> [EXERCISE DIRECTIONS]: For this exercise, reproduce the entries below exactly, but only from the line containing "ماشي 165000" through the line containing "وبعد بيها شغلات الجيتي المعروفه", both included.

Top of RECORDS SHOWN

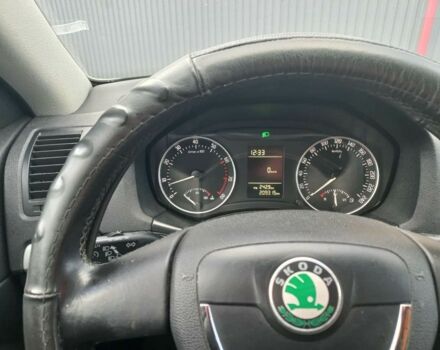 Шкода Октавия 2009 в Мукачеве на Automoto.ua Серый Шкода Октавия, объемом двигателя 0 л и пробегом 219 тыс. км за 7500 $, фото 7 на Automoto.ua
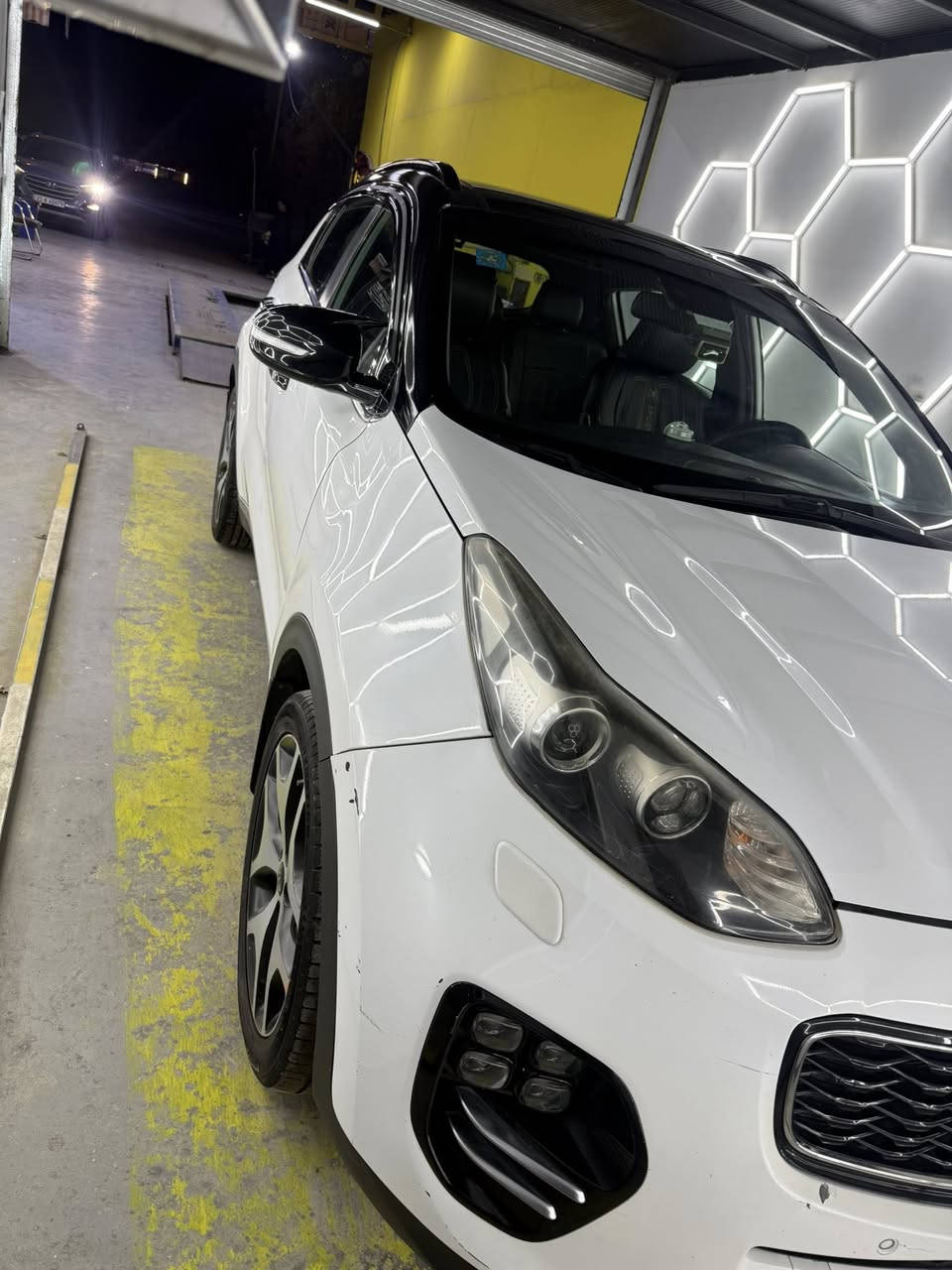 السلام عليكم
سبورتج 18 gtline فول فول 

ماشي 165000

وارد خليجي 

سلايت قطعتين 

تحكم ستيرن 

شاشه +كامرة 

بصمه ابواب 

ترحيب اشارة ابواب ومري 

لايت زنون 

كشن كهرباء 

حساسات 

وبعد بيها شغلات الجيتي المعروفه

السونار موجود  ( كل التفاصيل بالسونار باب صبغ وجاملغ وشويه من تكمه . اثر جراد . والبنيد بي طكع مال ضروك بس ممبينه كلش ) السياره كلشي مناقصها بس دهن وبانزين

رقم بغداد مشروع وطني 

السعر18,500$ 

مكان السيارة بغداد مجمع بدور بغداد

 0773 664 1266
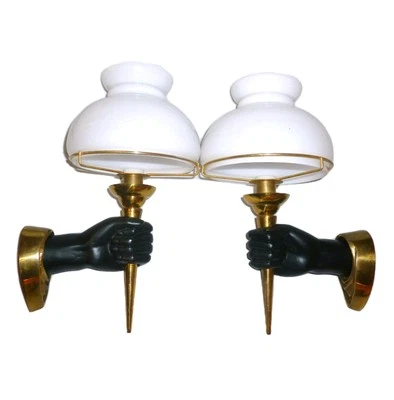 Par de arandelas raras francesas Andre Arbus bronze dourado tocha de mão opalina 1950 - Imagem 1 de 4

Bottom of RECORDS SHOWN

> [TASK ANSWER]:
ماشي 165000

وارد خليجي 

سلايت قطعتين 

تحكم ستيرن 

شاشه +كامرة 

بصمه ابواب 

ترحيب اشارة ابواب ومري 

لايت زنون 

كشن كهرباء 

حساسات 

وبعد بيها شغلات الجيتي المعروفه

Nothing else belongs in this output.